Forecasting individual progression trajectories in Alzheimer’s disease
By Etienne Maheux, Igor Koval, Juliette Ortholand, Colin Birkenbihl, Damiano Archetti, Vincent Bouteloup, Stéphane Epelbaum, Carole Dufouil, Martin Hofmann-Apitius & Stanley Durrleman
Keywords: Disease Progression Modelling Alzheimer's disease Prognostic Enrichment Forecast of cognitive decline
This work is two-fold: it first evaluates performance, generalization and fairness of single-subject predictions during the course of Alzheimer’s disease, in a pool of 4,600+ individuals from 5 independent cohorts, using different predictive models including the AD Course Map, a versatile and interpretable disease progression model, and a state-of-the-art recurrent neural network. The use of these single-subject predictions in a prognostic enrichment strategy is then validated in 6 simulated clinical trials mimicking recent or on-going AD trials. Authors show that enriching the population with the likely decliners decreases the required sample size by 38% to 50%, depending on trial duration, outcome, and targeted disease stage, from asymptomatic individuals at risk of AD to subjects with early and mild AD.
Trial participants are selected first using standard inclusion criteria and undergo a series of exams. A disease progression model, such as AD Course Map, then forecasts the progression of each participant's data and predicts if the participant is likely to progress significantly during the trial, as measured by the predicted outcome change, which is the mini-mental state examination (MMSE) in this example. The treatment effect (e.g., a 25% reduction of the change of the MMSE during trial) leads to a greater effect size, and therefore a smaller sample size, on the group of predicted fast progressors compared to the group of predicted slow progressors or the two groups combined.

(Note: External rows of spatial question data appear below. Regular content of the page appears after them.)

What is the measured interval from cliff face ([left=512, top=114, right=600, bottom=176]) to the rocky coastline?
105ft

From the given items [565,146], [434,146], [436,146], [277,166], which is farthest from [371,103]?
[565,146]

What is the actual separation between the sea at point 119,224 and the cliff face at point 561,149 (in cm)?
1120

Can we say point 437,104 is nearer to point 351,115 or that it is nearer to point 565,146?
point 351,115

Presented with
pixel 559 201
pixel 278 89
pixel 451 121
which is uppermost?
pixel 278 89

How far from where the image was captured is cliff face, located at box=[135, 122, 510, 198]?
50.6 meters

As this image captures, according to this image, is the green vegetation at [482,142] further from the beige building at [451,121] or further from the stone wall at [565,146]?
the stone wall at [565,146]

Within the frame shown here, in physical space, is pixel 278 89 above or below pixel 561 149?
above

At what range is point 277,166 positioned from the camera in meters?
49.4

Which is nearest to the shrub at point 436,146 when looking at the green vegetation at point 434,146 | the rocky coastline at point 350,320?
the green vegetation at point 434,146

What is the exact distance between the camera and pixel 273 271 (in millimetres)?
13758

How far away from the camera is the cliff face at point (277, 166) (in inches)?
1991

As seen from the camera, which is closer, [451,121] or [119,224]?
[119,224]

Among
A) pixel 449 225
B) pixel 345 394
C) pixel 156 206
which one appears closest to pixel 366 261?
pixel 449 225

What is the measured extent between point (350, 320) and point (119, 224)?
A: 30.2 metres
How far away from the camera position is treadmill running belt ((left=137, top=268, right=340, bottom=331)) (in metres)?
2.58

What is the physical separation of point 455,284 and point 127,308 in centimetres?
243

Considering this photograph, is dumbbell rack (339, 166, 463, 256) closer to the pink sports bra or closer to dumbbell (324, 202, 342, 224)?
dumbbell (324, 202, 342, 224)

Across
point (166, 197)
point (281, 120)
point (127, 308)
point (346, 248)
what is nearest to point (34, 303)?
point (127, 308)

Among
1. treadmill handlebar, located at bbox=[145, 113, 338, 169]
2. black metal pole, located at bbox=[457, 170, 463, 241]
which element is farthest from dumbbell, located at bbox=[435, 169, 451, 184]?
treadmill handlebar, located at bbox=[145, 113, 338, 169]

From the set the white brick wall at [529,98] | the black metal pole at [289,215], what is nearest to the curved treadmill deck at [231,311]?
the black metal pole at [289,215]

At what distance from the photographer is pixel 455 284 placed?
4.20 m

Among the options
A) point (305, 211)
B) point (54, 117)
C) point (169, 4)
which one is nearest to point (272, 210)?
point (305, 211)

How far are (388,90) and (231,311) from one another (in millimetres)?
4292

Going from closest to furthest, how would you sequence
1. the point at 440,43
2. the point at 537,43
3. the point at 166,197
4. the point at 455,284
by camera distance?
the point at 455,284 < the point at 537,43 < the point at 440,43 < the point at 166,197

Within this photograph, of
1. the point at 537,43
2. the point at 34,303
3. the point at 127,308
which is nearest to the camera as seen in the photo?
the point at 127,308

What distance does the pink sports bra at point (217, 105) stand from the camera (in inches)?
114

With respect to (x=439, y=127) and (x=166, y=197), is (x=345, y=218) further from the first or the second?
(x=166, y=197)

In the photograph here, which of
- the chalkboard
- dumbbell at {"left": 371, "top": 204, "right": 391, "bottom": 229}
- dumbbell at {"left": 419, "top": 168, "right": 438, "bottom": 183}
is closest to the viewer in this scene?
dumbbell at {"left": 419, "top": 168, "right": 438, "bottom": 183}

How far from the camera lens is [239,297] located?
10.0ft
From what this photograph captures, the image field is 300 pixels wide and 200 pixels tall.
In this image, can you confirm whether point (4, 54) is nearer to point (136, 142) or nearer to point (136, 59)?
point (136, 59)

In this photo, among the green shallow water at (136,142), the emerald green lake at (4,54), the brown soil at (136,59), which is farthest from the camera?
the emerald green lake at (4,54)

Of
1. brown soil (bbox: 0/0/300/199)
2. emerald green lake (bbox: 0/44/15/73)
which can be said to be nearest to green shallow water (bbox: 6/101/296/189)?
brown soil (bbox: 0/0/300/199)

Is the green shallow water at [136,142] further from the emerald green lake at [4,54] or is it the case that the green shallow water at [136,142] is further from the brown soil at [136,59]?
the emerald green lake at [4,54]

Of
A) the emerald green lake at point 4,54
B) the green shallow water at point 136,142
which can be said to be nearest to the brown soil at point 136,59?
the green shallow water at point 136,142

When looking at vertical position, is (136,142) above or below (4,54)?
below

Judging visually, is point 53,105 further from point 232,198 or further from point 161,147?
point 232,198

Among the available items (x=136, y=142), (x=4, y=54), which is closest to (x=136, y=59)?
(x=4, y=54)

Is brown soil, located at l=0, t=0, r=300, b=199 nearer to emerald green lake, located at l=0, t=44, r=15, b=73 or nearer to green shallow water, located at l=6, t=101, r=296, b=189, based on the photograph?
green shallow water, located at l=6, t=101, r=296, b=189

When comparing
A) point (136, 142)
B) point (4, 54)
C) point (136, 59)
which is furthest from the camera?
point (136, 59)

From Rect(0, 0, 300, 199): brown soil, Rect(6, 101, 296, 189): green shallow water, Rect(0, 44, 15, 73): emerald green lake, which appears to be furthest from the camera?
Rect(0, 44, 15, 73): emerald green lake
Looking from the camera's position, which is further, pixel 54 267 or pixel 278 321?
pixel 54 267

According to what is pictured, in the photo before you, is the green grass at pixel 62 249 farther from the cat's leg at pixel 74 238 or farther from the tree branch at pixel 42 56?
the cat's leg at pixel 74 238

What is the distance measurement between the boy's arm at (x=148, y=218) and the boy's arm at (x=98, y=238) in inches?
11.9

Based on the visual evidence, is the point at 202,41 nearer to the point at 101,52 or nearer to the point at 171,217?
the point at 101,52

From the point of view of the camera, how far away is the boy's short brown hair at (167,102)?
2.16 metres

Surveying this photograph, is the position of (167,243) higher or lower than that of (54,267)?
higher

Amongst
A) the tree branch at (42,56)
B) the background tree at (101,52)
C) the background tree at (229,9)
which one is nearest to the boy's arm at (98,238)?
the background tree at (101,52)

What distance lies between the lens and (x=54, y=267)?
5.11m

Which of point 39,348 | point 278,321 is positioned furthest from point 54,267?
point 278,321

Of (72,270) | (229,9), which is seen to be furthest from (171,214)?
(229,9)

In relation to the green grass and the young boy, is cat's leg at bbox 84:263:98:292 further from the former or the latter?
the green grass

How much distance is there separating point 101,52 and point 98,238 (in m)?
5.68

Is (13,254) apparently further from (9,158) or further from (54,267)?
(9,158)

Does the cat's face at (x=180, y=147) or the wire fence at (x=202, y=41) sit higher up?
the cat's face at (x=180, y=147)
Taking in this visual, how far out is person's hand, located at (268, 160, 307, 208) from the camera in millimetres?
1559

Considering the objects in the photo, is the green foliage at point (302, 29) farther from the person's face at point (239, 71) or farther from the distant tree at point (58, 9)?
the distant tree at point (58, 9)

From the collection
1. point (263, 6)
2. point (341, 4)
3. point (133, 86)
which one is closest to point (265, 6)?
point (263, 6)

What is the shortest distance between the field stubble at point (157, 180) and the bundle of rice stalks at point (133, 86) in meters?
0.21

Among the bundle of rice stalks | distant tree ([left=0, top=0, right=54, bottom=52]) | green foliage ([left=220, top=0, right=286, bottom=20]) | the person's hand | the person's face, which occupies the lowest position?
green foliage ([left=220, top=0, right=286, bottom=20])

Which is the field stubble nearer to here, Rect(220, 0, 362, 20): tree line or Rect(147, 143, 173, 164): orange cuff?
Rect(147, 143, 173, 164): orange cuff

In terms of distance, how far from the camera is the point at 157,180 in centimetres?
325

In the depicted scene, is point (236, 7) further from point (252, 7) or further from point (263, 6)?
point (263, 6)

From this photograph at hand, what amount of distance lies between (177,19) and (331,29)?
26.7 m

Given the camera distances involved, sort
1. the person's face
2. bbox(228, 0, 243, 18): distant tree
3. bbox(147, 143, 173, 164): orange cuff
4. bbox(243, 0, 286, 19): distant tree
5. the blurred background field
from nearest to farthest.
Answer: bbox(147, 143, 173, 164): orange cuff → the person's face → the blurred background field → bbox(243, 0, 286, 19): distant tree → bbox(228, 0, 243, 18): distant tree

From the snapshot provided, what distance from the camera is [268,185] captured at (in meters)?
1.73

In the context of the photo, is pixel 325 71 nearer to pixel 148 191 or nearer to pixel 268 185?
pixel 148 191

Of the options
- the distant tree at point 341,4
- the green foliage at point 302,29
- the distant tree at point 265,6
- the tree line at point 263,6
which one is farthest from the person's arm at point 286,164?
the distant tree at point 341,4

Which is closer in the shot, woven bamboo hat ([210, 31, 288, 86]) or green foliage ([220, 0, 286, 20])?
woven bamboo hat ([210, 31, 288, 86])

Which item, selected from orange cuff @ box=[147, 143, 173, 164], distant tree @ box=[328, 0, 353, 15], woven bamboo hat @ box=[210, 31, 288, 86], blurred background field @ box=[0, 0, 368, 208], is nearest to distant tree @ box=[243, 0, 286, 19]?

As a result, one may demonstrate the treatment efficacy with fewer participants by monitoring only the group of predicted fast progressors.
Full title Forecasting individual progression trajectories in Alzheimer's disease
The anticipation of progression of Alzheimer’s disease (AD) is crucial for evaluations of secondary prevention measures thought to modify the disease trajectory. However, it is difficult to forecast the natural progression of AD, notably because several functions decline at different ages and different rates in different patients. We evaluate here AD Course Map, a statistical model predicting the progression of neuropsychological assessments and imaging biomarkers for a patient from current medical and radiological data at early disease stages. We tested the method on more than 96,000 cases, with a pool of more than 4,600 patients from four continents. We measured the accuracy of the method for selecting participants displaying a progression of clinical endpoints during a hypothetical trial. We show that enriching the population with the predicted progressors decreases the required sample size by 38% to 50%, depending on trial duration, outcome, and targeted disease stage, from asymptomatic individuals at risk of AD to subjects with early and mild AD. We show that the method introduces no biases regarding sex or geographic locations and is robust to missing data. It performs best at the earliest stages of disease and is therefore highly suitable for use in prevention trials.